Nowa praca Eddy’ego i Clarke’a służy jako drobiazgowo szczegółowy przewodnik po czaszce Acrocanthosaurus, a naukowcy byli w stanie wyciągnąć kilka wniosków z ich dogłębnych badań. Eddy i Clarke potwierdzili, że Acrocanthrosaurus był karcharodontozaurydem, szczególnie blisko spokrewnionym z Eocarcharia z Nigru. Oznacza to, że Allosaurus i Acrocanthrosaurus byli tylko kuzynami, którzy należeli do odrębnych linii w obrębie większej grupy Allosauroidea.

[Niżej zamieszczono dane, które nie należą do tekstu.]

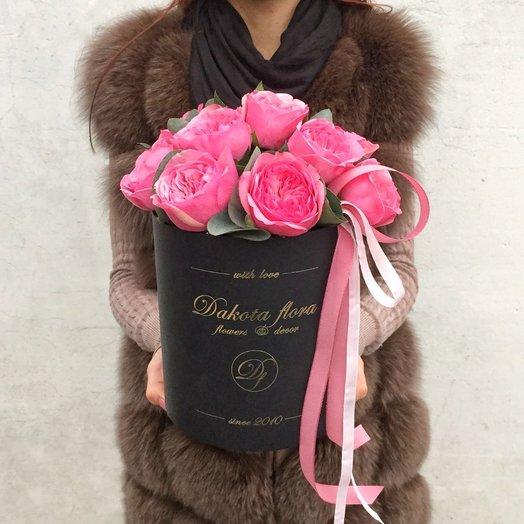 Пионовидные розы в стильной коробочке: букеты цветов на заказ Flowwow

Allosaurus i Acrocanthosaurus miały wspólnego przodka w odległym czasie, a to rozpoznanie może nam coś powiedzieć o tym, jak dinozaury poruszały się po świecie. Około 143 do 134 milionów lat temu, stwierdzają Eddy i Clarke, dinozaury mogły przemieszczać się z prehistorycznej Europy do Ameryki Północnej za pomocą połączeń lądowych, w tym Grenlandii i łańcuchów wysp. Ponieważ dinozaur Neovenator – w nowym badaniu zidentyfikowany jako wczesny karcharodontozauryd – był obecny w Europie tuż po tym czasie, naukowcy proponują, że karcharodontozaurydy mogły rozchodzić się z Europy do Afryki, Azji i Ameryki Północnej różnymi drogami otwartymi w tym czasie. Członkowie dyspersji byliby przystosowani w różny sposób na każdym kontynencie, przy czym Acrocanthosaurus był unikalny dla Ameryki Północnej.

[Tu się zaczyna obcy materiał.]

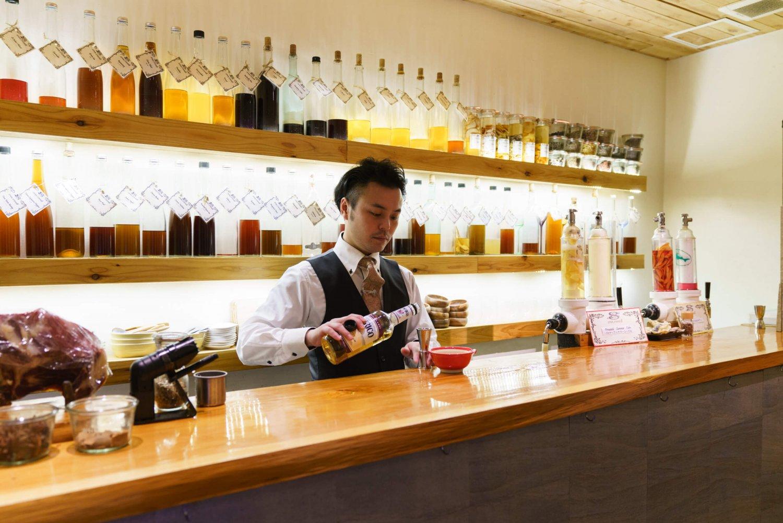 右にあるのがランドルフィルター、壁側には漬け込み酒が並ぶ。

Ale tak naprawdę dopiero zaczynamy rozumieć pochodzenie i ewolucję tej grupy dinozaurów. Przez długi czas Allosaurus i Acrocanthosaurus wydawały się północnoamerykańskimi dziwolągami – drapieżnikami niepodobnymi do mięsożernych dinozaurów gdzie indziej – ale nowe odkrycia pozwalają naukowcom powoli łączyć ich związki i historię. Prawdopodobnie istnieje wiele dinozaurów allozauroidalnych, które czekają na odkrycie, a poznanie tych jeszcze nieznanych dinozaurów jeszcze bardziej wzbogaci historię jednych z największych drapieżników, jakie kiedykolwiek żyły.